W pewnym momencie dzieciak nie wytrzymuje tego ciśnienia w domu i pęka. Skoro jestem zła, to muszę się ukarać.
Inny przykład, gdy rodzice nie akceptują mówienia o seksualności. „Nie idź na tę dyskotekę, bo coś złego tam cię spotka”. Dobrze, że się troszczą, lecz mogliby dodać także: cokolwiek by się stało, jesteśmy z tobą. Zdarza się, iż dziewczyna nie ma odwagi powiedzieć rodzicom, że coś się przydarzyło, bo oni nie powiedzą: okej, dziecko jest — trudno, ale my jesteśmy z tobą. Zamiast tego tylko złorzeczą: będzie taki wstyd, a nie mówiłam, sama jesteś sobie winna.
Zdarza się, że dziewczyna jest wykorzystywana seksualnie przez członków rodziny albo tak zwanych „przyjaciół domu”. Kiedy coś sygnalizuje, rodzice to bagatelizują. Wtedy ona nie wytrzymuje i ucieka. Taka dziewczyna wchodzi wtedy w związki oparte na przemocy, które ja niszczą.
Inną przyczyną są depresje matki czy ojca, choroba psychiczna. Mama niby jest, ale jej nie ma, odcięta emocjonalnie. Wówczas jeśli zjawi się ktoś, kto daje choćby namiastkę tej bliskości, dziewczyna do niego lgnie.
Niektórzy rodzice sami z takich czy innych powodów wypychają dzieci na ulicę. Nie ma na to reguły.

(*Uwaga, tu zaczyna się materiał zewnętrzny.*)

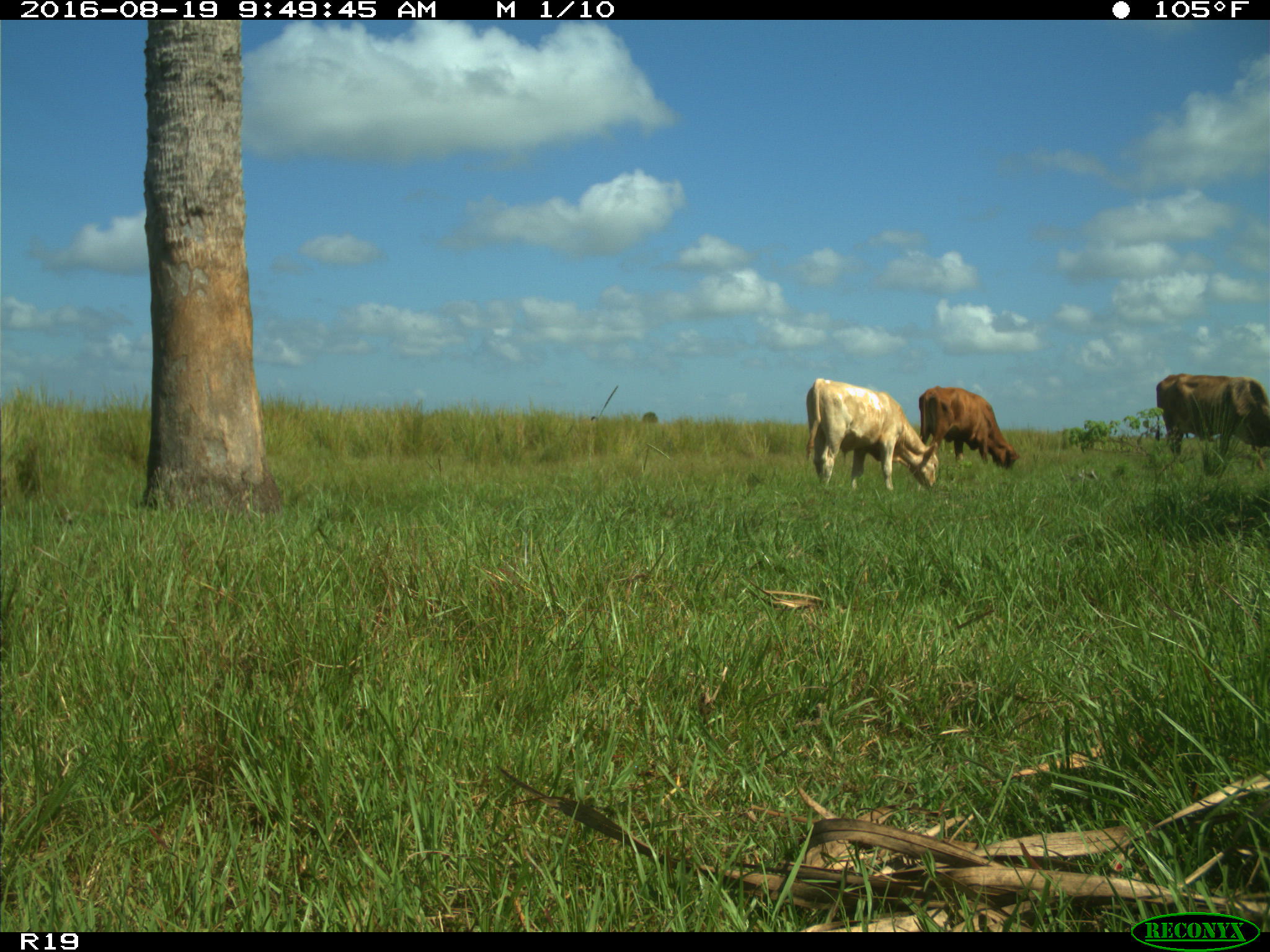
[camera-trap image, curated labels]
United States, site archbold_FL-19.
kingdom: Animalia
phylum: Chordata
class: Mammalia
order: Artiodactyla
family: Bovidae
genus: Bos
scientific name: Bos taurus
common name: domestic cow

Może Siostra podać jakiś przykład?

Pamiętam dwie takie sytuacje. Ojciec chłopaka powiedział: „Wychowuję cię do osiemnastego roku życia, bo ja tak byłem wychowany”. A czy dzisiaj osiemnastolatek może sam sobie poradzić, kiedy dopiero co skończył zawodówkę albo jest w liceum? Więc młodzieniec zajął się handlem narkotykami. Podobne słowa usłyszała pewna dziewczyna, ale ona nawet nie czekała do osiemnastki, tylko wyjechała. Nie chciała czekać na chwilę, kiedy ojciec powie: idź stad. Ale jak mogła się utrzymać? W najprostszy sposób. Zaczęła się prostytuować. Rodzice nic o tym nie wiedza, myślą, że zarabia w normalny sposób. Chodziło jej głównie o to, by nie doświadczyć odrzucenia i udowodnić, że potrafi. Raz na jakiś czas wraca do domu. Rodzice nie pytają, a jeśli, to zdawkowo: co słychać, co robisz. Odpowiada, że pracuje w kawiarni, i problem z głowy. Rodzice nie dociekają, tym bardziej że sami nieraz korzystają z tych pieniędzy.

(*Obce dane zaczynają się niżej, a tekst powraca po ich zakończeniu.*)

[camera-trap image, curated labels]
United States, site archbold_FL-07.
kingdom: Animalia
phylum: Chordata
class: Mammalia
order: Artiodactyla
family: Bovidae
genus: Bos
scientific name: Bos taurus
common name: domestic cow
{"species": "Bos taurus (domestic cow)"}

Więc dziewczyny utrzymuję swoich rodziców?

Dziewczyna, o której myślę, miała czternaście lat, gdy musiała zacząć się opiekować matka alkoholiczką. Pilnować, żeby nie udławiła się własnymi wymiotami. Żeby znaleźć pieniądze, zajmowała się przemytem narkotyków. Spotkała chłopaka, który zasugerował jej, że mogłaby zarabiać znacznie więcej. Powiedział, że jeśli będzie chciała, może się z nim skontaktować. Zostawił swoja wizytówkę. Gdy zaproponował jej prostytucję, obraziła się. Ale matka umarła i ona została sama jak palec. W dodatku miała dziecko, które ktoś chciał jej odebrać. Przypomniała sobie wtedy tamtą propozycję i zgodziła się. Facet tylko na to czekał, „zaopiekował się” nią, zorganizował wszystko. Poszła zarabiać na ulicę.

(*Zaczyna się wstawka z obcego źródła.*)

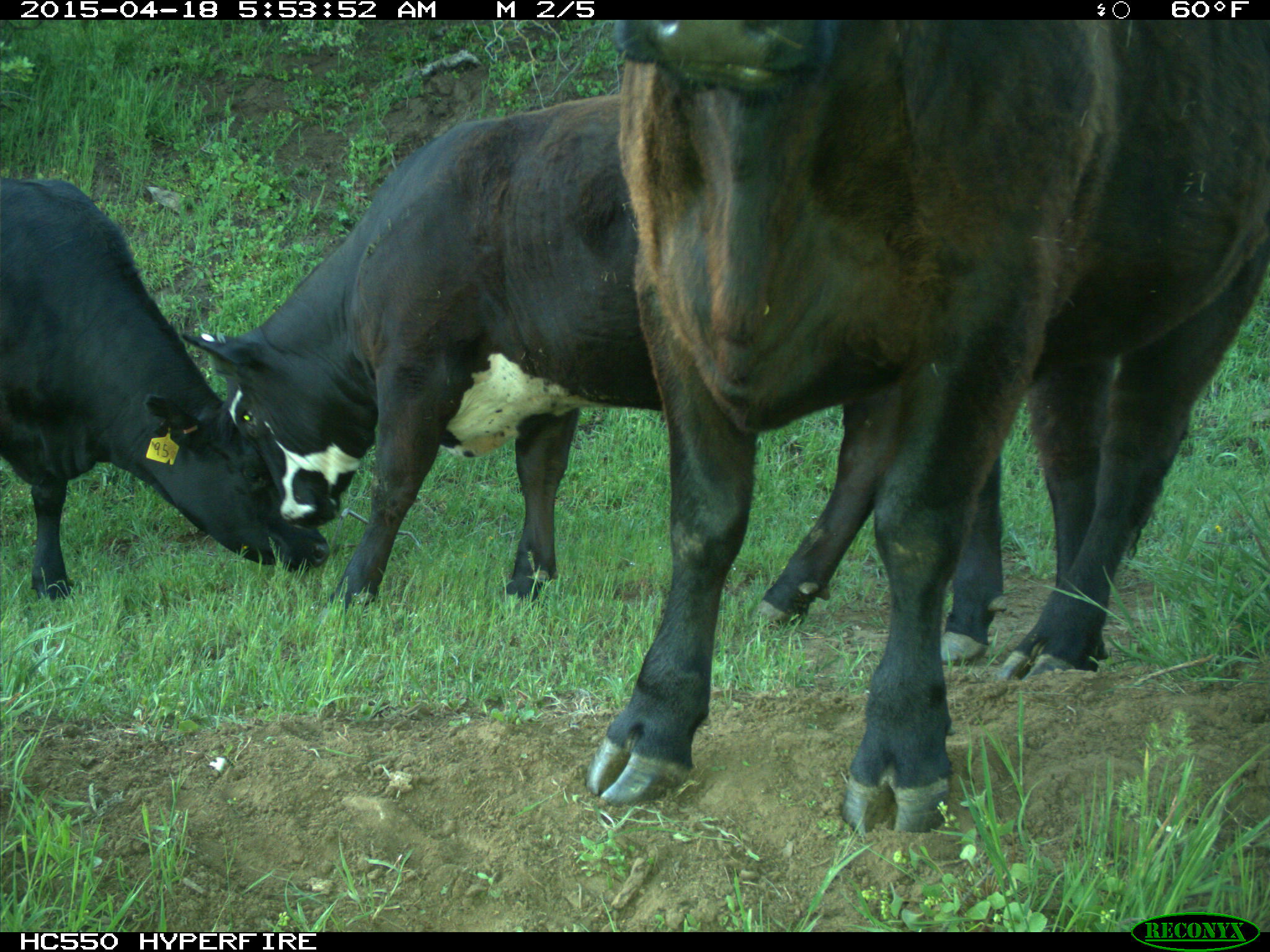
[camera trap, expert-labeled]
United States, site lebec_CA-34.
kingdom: Animalia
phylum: Chordata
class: Mammalia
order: Artiodactyla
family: Bovidae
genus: Bos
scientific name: Bos taurus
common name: domestic cow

Co dzieje się z nią dzisiaj?

Po latach prostytuowania się wyszła z tego, jest w stałym związku. Niestety, człowiek nie jest maszyną, w której wystarczyłoby wymienić trybik, i nie każda historia kończy się happy endem.
Pamiętam jeszcze jedną sytuację, w którą wmieszani byli rodzice: matka alkoholiczka, córka pracuje na ulicy. Opłaca jej mieszkanie, jedzenie i zapewnia godziwy byt. W końcu nie wytrzymuje i odchodzi. Matka popełnia samobójstwo i zostawia córkę w poczuciu winy. Jak taka mała dziewczynka mogła zadbać o matkę? A tymczasem jeszcze jej to matka wypominała, powtarzała w kółko, że jest ulicznica. Nie pamiętała, że dzięki temu miała na utrzymanie.

A czy zdarza się, że prostytutki mają własne rodziny, mężów?

Tak, jak najbardziej. Często kobieta poświęca się w ten sposób, bo jest jedynym źródłem utrzymania dla rodziny. Utrzymuje nie tylko męża i dzieci, ale czasem też rodzinę, z której pochodzi. Rodzina może nawet o tym nie wiedzieć. Ale gdy taka kobieta słyszy: „bez ciebie zginiemy” i tym podobne, to jak mogłaby przestać robić to, co robi? Może nie wiadomo jak cierpieć z tego powodu, że stoi na ulicy, ale z niej nie zejdzie.

Czy takie podwójne życie jest możliwe? Czy kobieta może stać na ulicy, a po pracy wracać do domu i być zwyczajną żoną, matką?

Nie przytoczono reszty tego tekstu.